Ursberg/24. Februar 2021 – Vor 25 Jahren, im Januar 1996, überführten die Schwestern der St. Josefskongregation Ursberg offiziell das Dominikus-Ringeisen-Werk in eine kirchliche Stiftung. Das Datum war ein Doppelpunkt, dem ein jahrelanges Ringen um das Erbe des Einrichtungsgründers vorausgegangen war. Zum Jahrestag der Stiftungsgründung wurde nun erstmals die Ringeisen-Medaille, die höchste Auszeichnung, die das Dominikus-Ringeisen-Werk vergibt, an zwei Architekten dieser Reform verliehen: An die damalige Generaloberin Sr. M. Evangelista Höfer CSJ und an Monsignore Johann Wagner, vor einem Vierteljahrhundert Geistlicher Direktor der Schwestern. Sie wurden für eine wegweisende Entscheidung geehrt, die einem der größten Sozialträger Bayerns die Zukunft sichern sollte. Die Ringeisen-Medaille kann an Personen oder Gruppen verliehen werden, die sich in bewundernswerter Weise für die begleiteten Menschen im Dominikus-Ringeisen-Werk eingesetzt haben oder, die sich aufgrund ihres Einsatzes für das Dominikus-Ringeisen-Werk als Unternehmen in besonderer Weise verdient gemacht haben.
Leicht war es nicht für die Schwestern der St. Josefskongregation, das Werk nach 92 Jahren der alleinigen Verantwortung für Menschen mit Handicap abzugeben. Dominikus Ringeisen (1835-1904) selbst hatte die St. Josefskongregation 1897 mit staatlicher und kirchlicher Genehmigung aus der Taufe gehoben, um seiner stetig wachsenden Zahl an Mitarbeiterinnen Beheimatung und Sicherheit im Rahmen einer klösterlichen Lebensform zu bieten. Sie hatten das Werk nach seinem Tod als Erbe übernommen, es fortgeführt und erweitert. Sie waren in der Pflege, in der Verwaltung und im Handwerk tätig gewesen, hatten Schulen gegründet und die Arbeit für Menschen mit Behinderung fachlich vorangetrieben. Bedeutende Meilensteine waren unter anderem die Gründung der Fachschulen für Heilerziehungspflege und Altenpflege in Ursberg.
◆ ◆ ◆ ◆ ◆
- [Kurze Aufgabe A]
Gib jede Zeile der nachstehenden Datensätze wieder, die die Zeichenfolge „pixel“ enthält. Groß- und Kleinschreibung ist dabei zu beachten.
◆ ◆ ◆ ◆ ◆
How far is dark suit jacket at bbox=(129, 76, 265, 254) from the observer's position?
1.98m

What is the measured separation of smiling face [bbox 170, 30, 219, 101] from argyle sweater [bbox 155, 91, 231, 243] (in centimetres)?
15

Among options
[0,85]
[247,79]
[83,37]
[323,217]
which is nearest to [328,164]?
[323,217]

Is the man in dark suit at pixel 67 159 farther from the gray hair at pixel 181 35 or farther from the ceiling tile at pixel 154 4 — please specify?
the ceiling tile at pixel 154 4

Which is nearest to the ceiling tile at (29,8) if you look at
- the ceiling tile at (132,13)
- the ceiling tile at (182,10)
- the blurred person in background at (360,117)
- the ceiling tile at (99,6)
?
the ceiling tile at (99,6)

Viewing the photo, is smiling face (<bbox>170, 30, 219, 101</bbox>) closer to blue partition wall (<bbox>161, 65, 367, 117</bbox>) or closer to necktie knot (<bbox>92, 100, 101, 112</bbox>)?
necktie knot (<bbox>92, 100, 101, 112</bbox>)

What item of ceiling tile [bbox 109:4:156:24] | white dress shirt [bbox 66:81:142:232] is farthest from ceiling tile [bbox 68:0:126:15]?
◆ ◆ ◆ ◆ ◆
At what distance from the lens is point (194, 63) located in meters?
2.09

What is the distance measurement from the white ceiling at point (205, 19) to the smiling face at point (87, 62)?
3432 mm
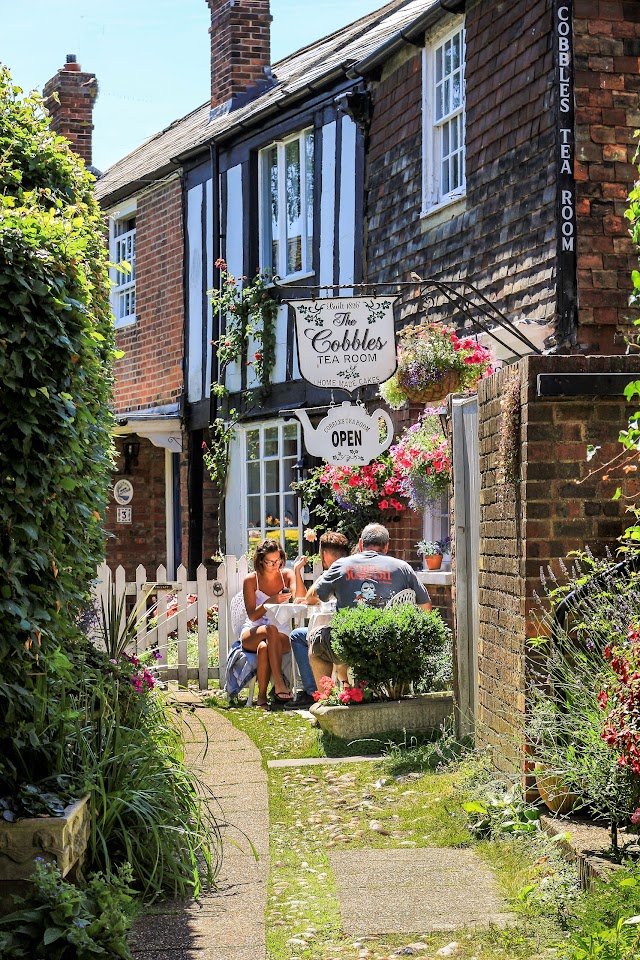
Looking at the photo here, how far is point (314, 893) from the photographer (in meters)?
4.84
◆ ◆ ◆ ◆ ◆
- [Kurze Aufgabe B]
In welchem Jahr hob Dominikus Ringeisen laut dem Ausgangstext die St. Josefskongregation aus der Taufe?

- [Vollständige Lösung A]
Is the man in dark suit at pixel 67 159 farther from the gray hair at pixel 181 35 or farther from the ceiling tile at pixel 154 4 — please specify?
the ceiling tile at pixel 154 4

- [Vollständige Lösung B]
1897